Я хотела только одного от Луи — детей. Это единственное, что он не мог мне дать, но я знала, что он так же страстно желает этого, как и я.
Глава 11. Бегство от одиночества
У нас здесь ходит множество едких памфлетов. Никто при дворе, включая и меня, не избежал их стрел. Особой изощренностью отличаются памфлеты в мой адрес. В них мне приписывают многочисленных любовников и любимчиков как мужского, так и женского пола.
Мария Антуанетта — Марии Терезе
До меня дошли вести, что ты купила браслеты за двести пятьдесят тысяч ливров и тем самым расстроила свои финансы… Я знаю, насколько расточительной ты можешь быть, и не могу об этом молчать, поскольку я слишком сильно люблю тебя и не собираюсь льстить тебе.
Мария Тереза — Марии Антуанетте
Мое страстное желание иметь детей становилось все сильнее и сильнее. Я увеличила свое маленькое семейство собак, но, несмотря на мою нежную любовь к ним, они не могли компенсировать мое непреодолимое желание стать матерью.

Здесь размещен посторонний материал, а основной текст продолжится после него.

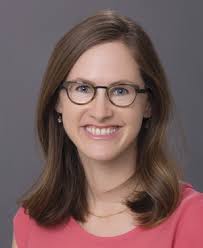 Building the Future School of Public Policy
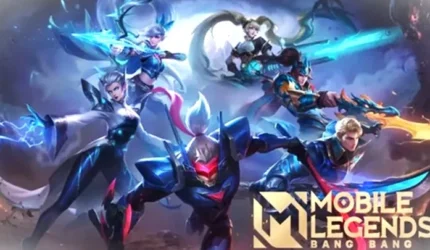 Kode Redeem MLBB Hari Ini 21 Juli 2026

Когда моя невестка родила сына, мне очень хотелось быть на ее месте. Когда она кричала во время схваток от боли, мне хотелось, чтобы схватки были у меня. Она лежала обессиленная, но какая-то одухотворенная и совсем не была похожа на то непривлекательное маленькое создание, которое я знала до этого. С ней произошло чудо — она стала матерью. Я слышала ее голос, в котором надежда смешивалась с опасением, и могла себе представить, что она почувствовала, услышав ответ:
— Маленький принц, мадам… Такие слова, вероятно, желает услышать каждая принцесса и королева.

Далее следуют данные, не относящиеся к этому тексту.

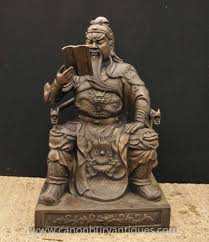 Image result for Emperor Shogun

— Боже! Как я счастлива! — в ответ промолвила она.
Как хорошо я ее понимала!
Ребенок был хорошеньким и здоровым. Его плач заполнил комнату — он казался мне самым прекрасным звуком в мире.
Мы покинули покои роженицы вместе с моими служанками, начальницей которых стала принцесса де Ламбаль, моя любимая подруга, которую я назначила вместо мадам де Ноай. С каждым днем я все больше и больше привязывалась к моей дорогой Ламбаль и не представляла своей жизни без нее. Теперь я стала пользоваться услугами Жанны Луизы Генриэтты Жене, моей маленькой чтицы. Выйдя замуж за сына монсеньера Кампан, она стала мадам Кампан. Она была преданной и доброй, и я также не могла обойтись без нее. Однако по своему рангу она выполняла роль одной из моих доверенных служанок, а не близкой подруги, которая могла сопровождать меня на различные праздники и балы.

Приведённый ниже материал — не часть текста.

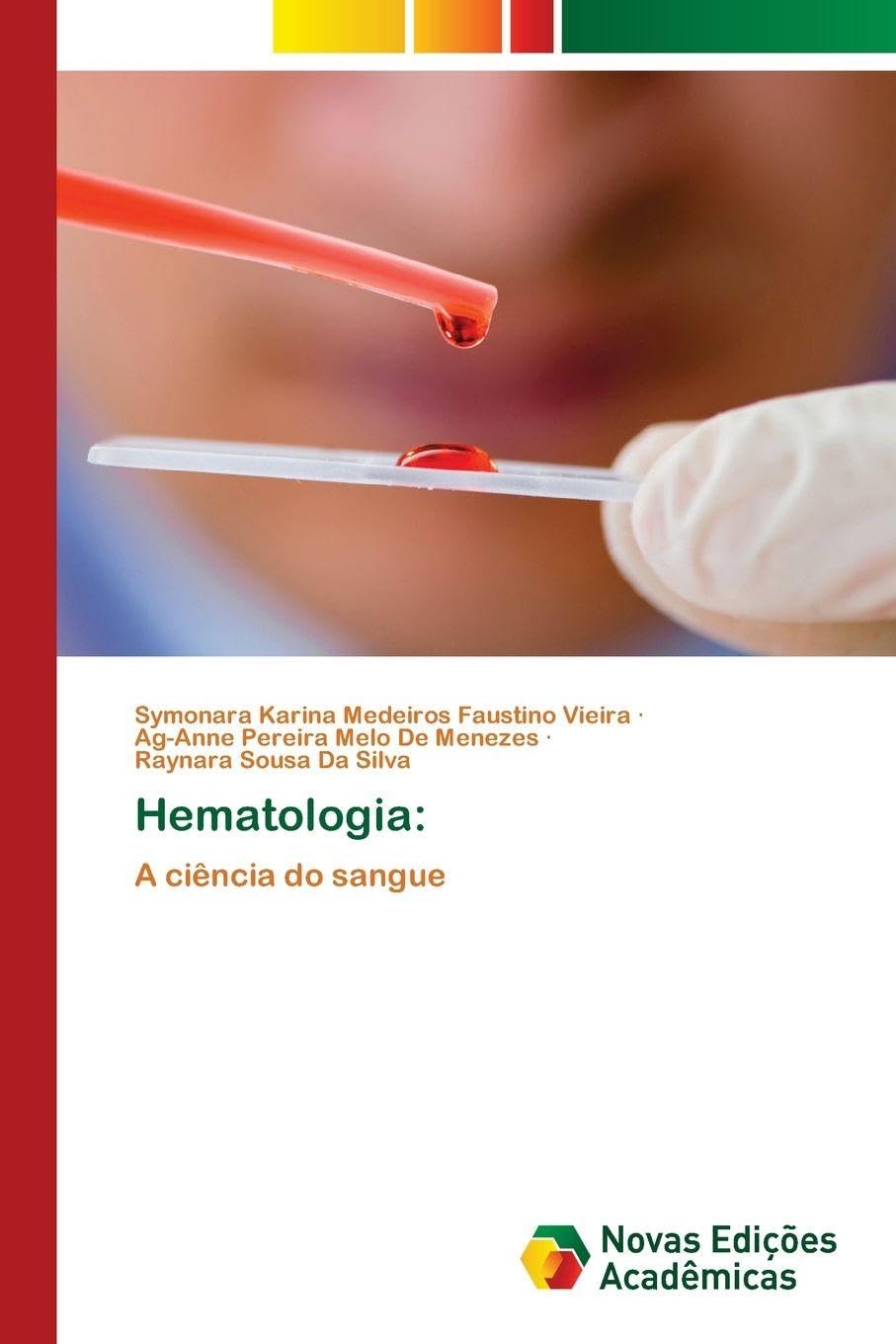 Hematologia: Law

Когда мы проходили бесконечными дворцовыми переходами, нас встретила толпа женщин из «Чрева Парижа». Сложился обычай, когда публика присутствовала при рождении королевских отпрысков, однако это относилось только к королеве. При рождении членов королевской семьи меньшего ранга допускалось лишь присутствие ее членов, поэтому народу не разрешили пройти в спальню графини, он был во дворце.
Когда я шла с принцессой де Ламбаль и следовавшей за нами в нескольких шагах мадам Кампан в свои покои, я увидела, что все женщины из «Чрева Парижа» обернулись. Они смотрели на меня с откровенным любопытством, к которому я стала привыкать. Я старалась не отворачивать нос, почувствовав запах рыбы — передо мной, были торговки рыбой, которые более всех торговок Парижа были известны своей несдержанностью в выражениях. Они столпились вокруг меня, прикасаясь к моему платью и рукам. Последние особенно их восхищали: мои пальцы были длинными и изящными, кожа нежной и белой и, разумеется, все они были украшены моими любимыми бриллиантами.